Compute Reachability Matrix
Description
Calculates the reachability matrix from an adjacency matrix using Warshall's algorithm. The reachability matrix shows all direct and indirect relationships between elements in a system.
Usage
compute_reachability(adj_matrix, include_self = TRUE)
Arguments
adj_matrix |
A square adjacency matrix (n x n) containing only 0s and 1s. A value of 1 at position (i,j) indicates that element i directly influences element j. |
include_self |
Logical. If |
Details
The function implements Warshall's algorithm for computing the transitive closure of a directed graph. The time complexity is O(n^3) where n is the number of elements.

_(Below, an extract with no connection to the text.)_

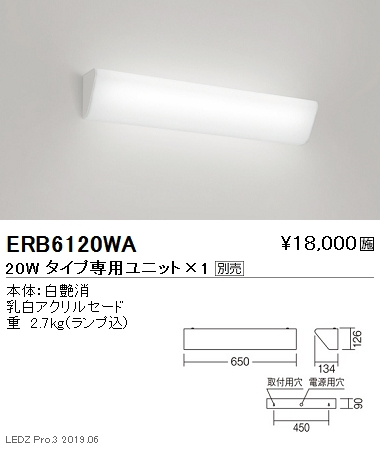 遠藤照明,用途別照明,テクニカルブラケット,本体,20Wタイプ,ERB6120WA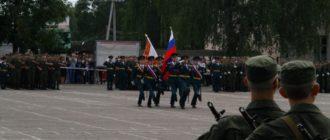 Воинская часть 74400 90-й УЦ РВСН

In standard ISM methodology, the reachability matrix is defined as:
R = (A + I)^k
where A is the adjacency matrix, I is the identity matrix, and k is the
smallest integer such that (A + I)^k = (A + I)^{k+1}.

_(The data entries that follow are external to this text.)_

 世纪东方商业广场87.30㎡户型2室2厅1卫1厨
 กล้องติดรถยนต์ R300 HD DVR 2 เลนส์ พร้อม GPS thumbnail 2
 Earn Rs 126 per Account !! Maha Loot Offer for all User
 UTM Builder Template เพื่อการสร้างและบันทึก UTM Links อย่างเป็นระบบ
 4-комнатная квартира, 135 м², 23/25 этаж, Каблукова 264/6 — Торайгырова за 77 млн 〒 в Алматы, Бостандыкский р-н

The diagonal elements being 1 (self-reachability) is essential for correct level partitioning in ISM analysis.
Value
A reachability matrix of the same dimension as the input.

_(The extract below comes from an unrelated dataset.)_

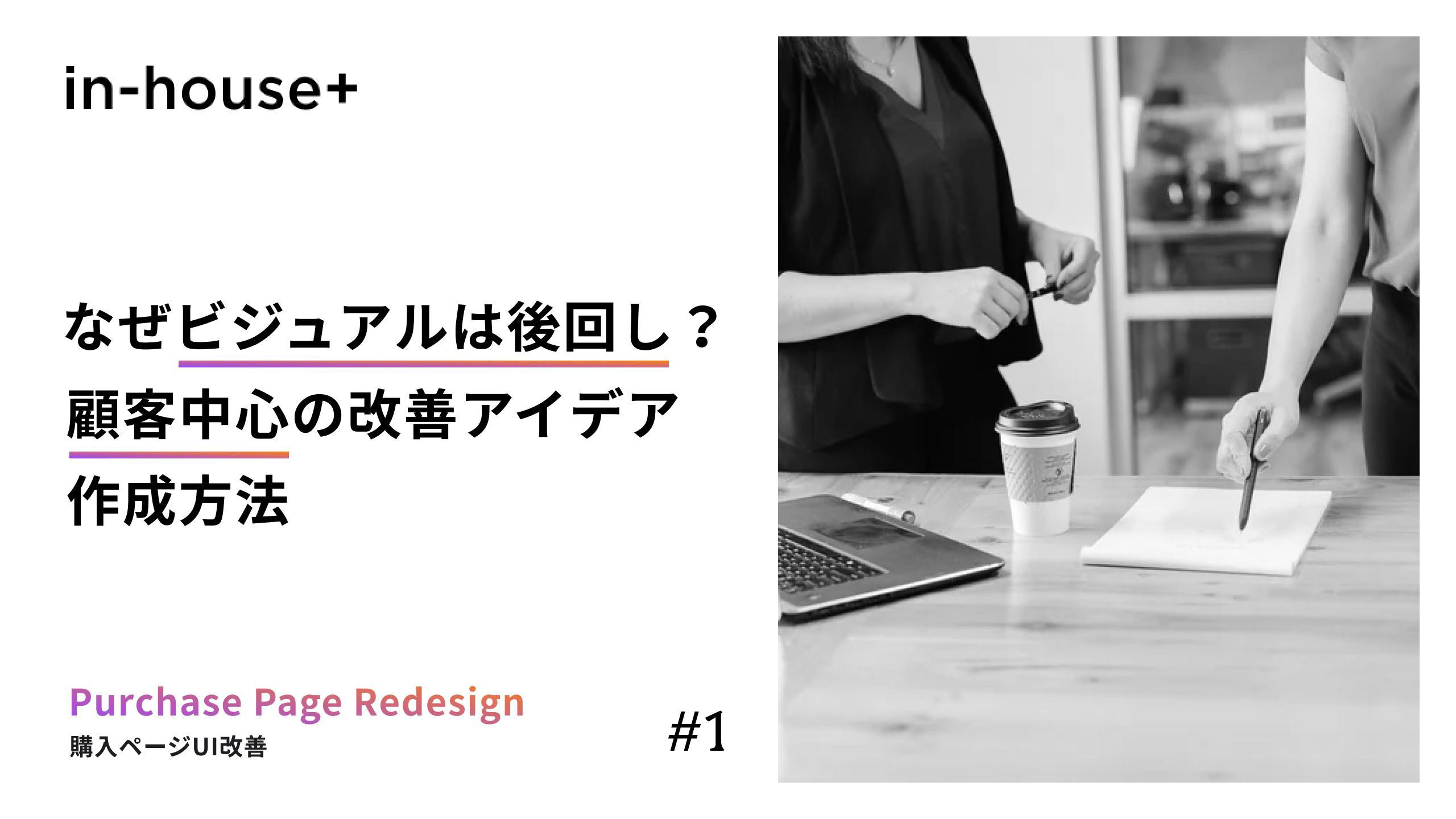 【顧客中心のUI改善実務編】2.初回キックオフ_改善アイデアの方向性をどう作るのか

A value of 1 at position (i,j) indicates that element i can reach element j either directly or through intermediate elements.
When
include_self = TRUE, diagonal elements are always 1.
References
Warfield, J. N. (1974). Developing interconnection matrices in structural modeling. IEEE Transactions on Systems, Man, and Cybernetics, SMC-4(1), 81-87. doi:10.1109/TSMC.1974.5408524
See Also
create_relation_matrix for creating adjacency matrices,
level_partitioning for hierarchical decomposition,
plot_ism for visualization.
Examples
# Create a 4x4 adjacency matrix
adj_matrix <- matrix(c(0, 1, 0, 0,
0, 0, 1, 1,
0, 0, 0, 0,
0, 0, 0, 0),
nrow = 4, byrow = TRUE)
# Compute reachability matrix (with self-reachability)
reach_matrix <- compute_reachability(adj_matrix)
print(reach_matrix)
# Note: diagonal elements are 1 (self-reachability)
diag(reach_matrix)
# With named elements
rownames(adj_matrix) <- colnames(adj_matrix) <- c("A", "B", "C", "D")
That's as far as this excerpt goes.